Die Gegenwart des Unverlorenen

Anna Seydel

Wer Hartwig Schillers Buch zu lesen beginnt, findet sich schon nach wenigen Seiten selber auf der Suche, auch wenn er nicht gleich weiß, wohin diese führt.

Ereignisse, Entwicklungen, Strömungen, charakteristische Lebensläufe aus der jüngsten Vergangenheit werden geschildert und nach ihren Entwicklungstendenzen befragt. Dabei werden Texte, Gedichte und Zitate einbezogen und bald wird klar, dass sie beispielhaft die Suche nach dem Unverlorenen als Keim zukünftiger Entwicklung enthalten. Aber es finden sich auch gegenteilige Beispiele, die Keime vernichtender Entwicklung in sich tragen.

Schiller wendet sich besonders den beiden Jahrhundert-Übergängen vom 19. zum 20. und vom 20. zum 21. Jahrhundert zu. Das ist außerordentlich spannend, da man aufmerksam wird für die eigene Zeit und den Platz, den man als Zeitgenosse inne hat. Von diesem Augenblick an fühlt man sich als Teil des Geschehens, eben auf der eigenen Suche nach dem Unverlorenen, der Menschlichkeit, dem Geist der Menschheit. Schiller macht vorsichtig und in feiner, ausgewogener Sprache deutlich, dass es sich hierbei letztlich um die Suche nach Christus handelt. Denn auf diese Erfahrung richtet sich heute die Sehnsucht der Menschen. Er charakterisiert Situationen, durch die man sich dieser Mittelpunktserfahrung annähert. Es sind zuweilen ganz unspektakuläre Gesten und Entwicklungsschritte, Versuche der Selbstüberwindung und des »guten Willens«, denen aber stets etwas Leben Förderndes, Zukunftshaftes innewohnt. Wenn die Suche unversehens zu einer realen Begegnung mit dem Unverlorenen führt, ist sie, wie Schiller sich ausdrückt, »von bestürzender Wirkung«. Denn man begegnet dem völlig Unerwarteten, einem »Überrealen«, einem »Angeschaut-Werden«. Und das ist erschütternd. Zumal sich diese Begegnung oft im Zusammenhang mit einer persönlichen Gefahren- oder Todessituation ereignet, die ausweglos erscheint und den Menschen mit der eigenen Nichtigkeit konfrontiert. Dann aber zeigt sie ihre Einmaligkeit und erweist sich als die Erfahrung einer ungeahnten, die ganze Biographie verändernden Aufhellung.

+-------+

*AUFGABEN:*
- 1) Gib den Abschnitt der Besprechung von Hartwig Schillers Buch wortgetreu aus, beginnend bei den Worten „Wer Hartwig Schillers“ und endend nach „in sich tragen.“.
- 2) Nimm die Besprechung von Hartwig Schillers Buch an der Stelle wieder auf, an der sie endet, und schreibe sie weiter.
Die Zeilen haben mit der Besprechung von Hartwig Schillers Buch nichts zu tun.

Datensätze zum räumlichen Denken
+-------+

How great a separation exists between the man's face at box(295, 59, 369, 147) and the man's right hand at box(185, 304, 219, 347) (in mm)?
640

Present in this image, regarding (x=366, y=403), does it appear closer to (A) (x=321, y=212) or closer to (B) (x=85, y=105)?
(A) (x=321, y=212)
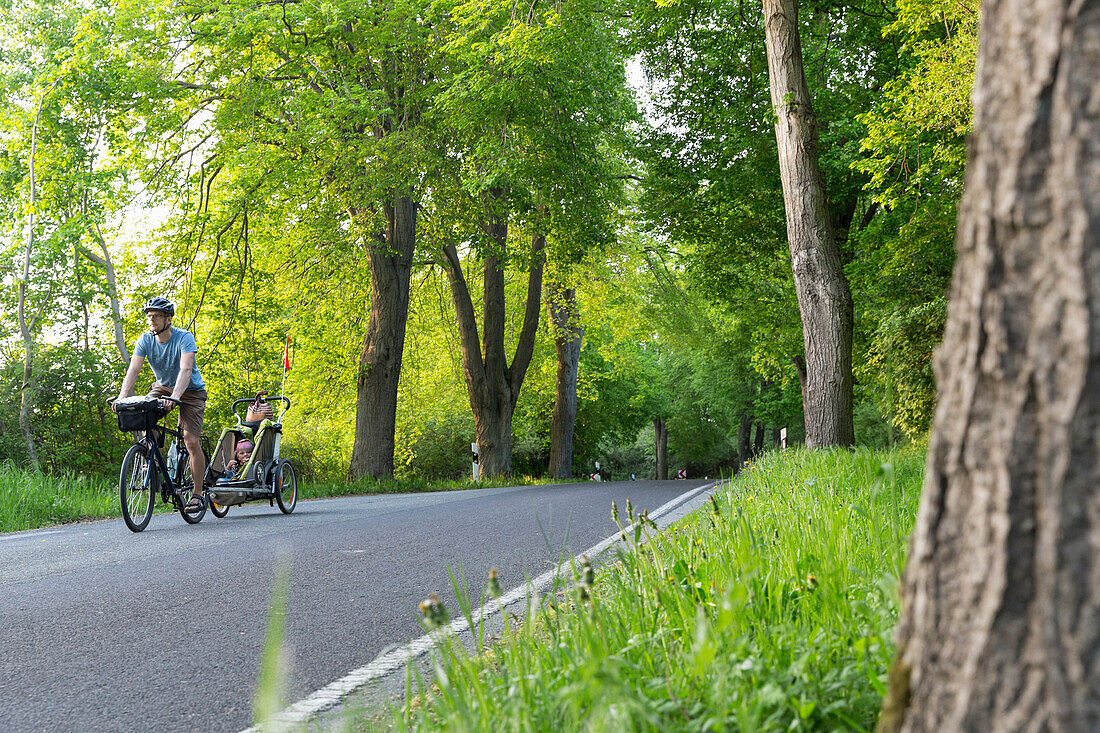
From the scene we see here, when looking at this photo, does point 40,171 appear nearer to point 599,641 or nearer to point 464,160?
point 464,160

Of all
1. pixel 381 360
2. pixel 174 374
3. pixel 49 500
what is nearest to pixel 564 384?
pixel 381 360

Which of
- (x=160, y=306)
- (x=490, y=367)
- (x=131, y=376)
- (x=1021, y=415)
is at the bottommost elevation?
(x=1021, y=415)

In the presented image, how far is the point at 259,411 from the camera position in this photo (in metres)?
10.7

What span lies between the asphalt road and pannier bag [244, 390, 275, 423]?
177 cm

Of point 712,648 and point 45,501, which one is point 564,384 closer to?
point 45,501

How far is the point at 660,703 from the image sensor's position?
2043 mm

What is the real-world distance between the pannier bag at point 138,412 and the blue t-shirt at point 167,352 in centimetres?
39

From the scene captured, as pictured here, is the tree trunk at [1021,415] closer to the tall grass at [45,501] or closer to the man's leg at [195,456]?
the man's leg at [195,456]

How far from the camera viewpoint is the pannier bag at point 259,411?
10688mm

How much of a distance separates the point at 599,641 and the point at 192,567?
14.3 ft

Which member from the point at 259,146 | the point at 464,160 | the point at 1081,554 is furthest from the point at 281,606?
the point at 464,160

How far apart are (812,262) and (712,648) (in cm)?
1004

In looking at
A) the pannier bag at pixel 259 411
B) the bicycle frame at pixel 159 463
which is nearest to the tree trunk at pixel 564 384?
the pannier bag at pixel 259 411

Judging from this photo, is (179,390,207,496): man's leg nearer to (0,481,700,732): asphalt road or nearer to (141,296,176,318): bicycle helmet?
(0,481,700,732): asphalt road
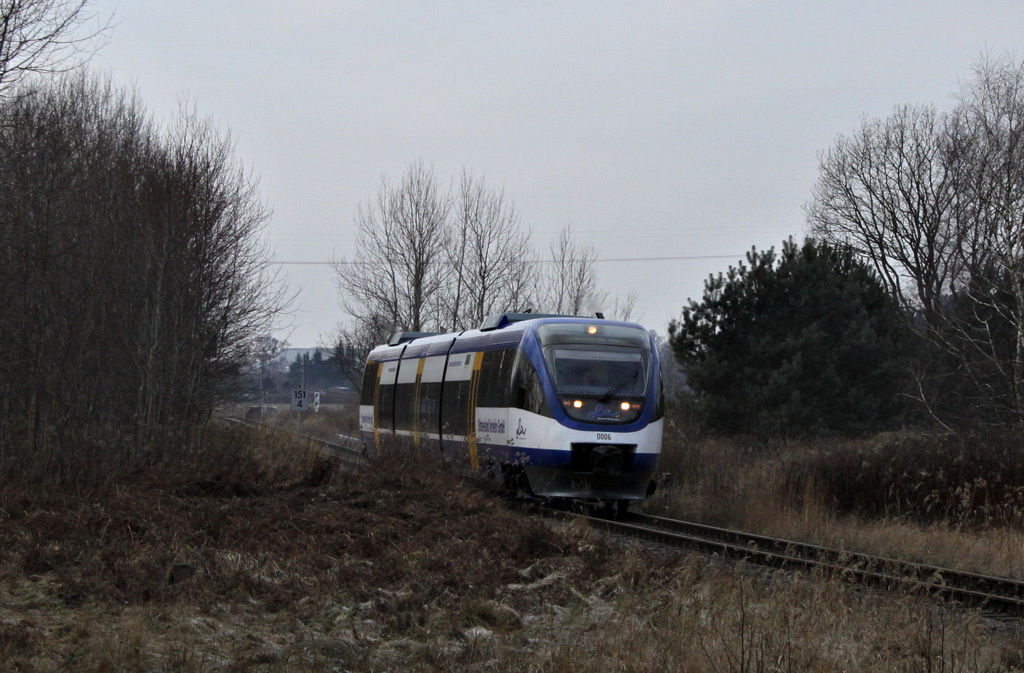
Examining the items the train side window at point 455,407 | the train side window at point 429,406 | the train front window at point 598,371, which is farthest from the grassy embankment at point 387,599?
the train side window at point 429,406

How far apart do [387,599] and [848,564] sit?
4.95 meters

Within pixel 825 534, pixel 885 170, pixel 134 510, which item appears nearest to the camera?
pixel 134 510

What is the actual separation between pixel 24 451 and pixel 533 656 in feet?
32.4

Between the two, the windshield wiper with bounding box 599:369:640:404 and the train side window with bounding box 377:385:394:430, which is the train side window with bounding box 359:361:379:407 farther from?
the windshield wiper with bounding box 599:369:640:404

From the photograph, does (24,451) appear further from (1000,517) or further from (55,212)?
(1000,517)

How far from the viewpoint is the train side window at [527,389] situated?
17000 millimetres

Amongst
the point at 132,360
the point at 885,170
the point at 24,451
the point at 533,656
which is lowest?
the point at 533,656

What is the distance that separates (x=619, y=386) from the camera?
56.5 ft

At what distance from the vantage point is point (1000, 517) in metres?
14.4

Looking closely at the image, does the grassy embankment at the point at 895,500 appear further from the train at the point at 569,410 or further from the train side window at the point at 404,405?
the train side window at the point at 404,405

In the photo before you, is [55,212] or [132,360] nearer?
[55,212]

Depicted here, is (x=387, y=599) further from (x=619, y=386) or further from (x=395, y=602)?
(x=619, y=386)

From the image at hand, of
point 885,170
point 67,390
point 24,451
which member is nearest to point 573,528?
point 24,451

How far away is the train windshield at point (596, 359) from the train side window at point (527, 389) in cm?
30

+-------+

*LÖSUNGEN:*
- 1)
Wer Hartwig Schillers Buch zu lesen beginnt, findet sich schon nach wenigen Seiten selber auf der Suche, auch wenn er nicht gleich weiß, wohin diese führt.

Ereignisse, Entwicklungen, Strömungen, charakteristische Lebensläufe aus der jüngsten Vergangenheit werden geschildert und nach ihren Entwicklungstendenzen befragt. Dabei werden Texte, Gedichte und Zitate einbezogen und bald wird klar, dass sie beispielhaft die Suche nach dem Unverlorenen als Keim zukünftiger Entwicklung enthalten. Aber es finden sich auch gegenteilige Beispiele, die Keime vernichtender Entwicklung in sich tragen.

- 2)
Diese Tatsache hat Rudolf Steiner in vielen seiner Vorträge als »das Wiedererscheinen des Christus in der ätherischen Welt« geschildert. Heute werden diese Tatsachen untergründig ersehnt und beginnen, bewusstseinswach erfahren zu werden.

Davon spricht Schiller. Er ist ein profunder Kenner der europäischen Geschichte und der Kunst, Zusammenhänge zu schauen, aus ihnen das Wesentliche zu lesen und es sprachlich nachvollziehbar darzustellen. Er hat ein tiefgründiges Interesse am Menschen, an seiner Entwicklung und an den vielfältigen Erscheinungsformen seines Sich-Darlebens. Was er schreibt und wie er schreibt, zeigt tiefste Authentizität.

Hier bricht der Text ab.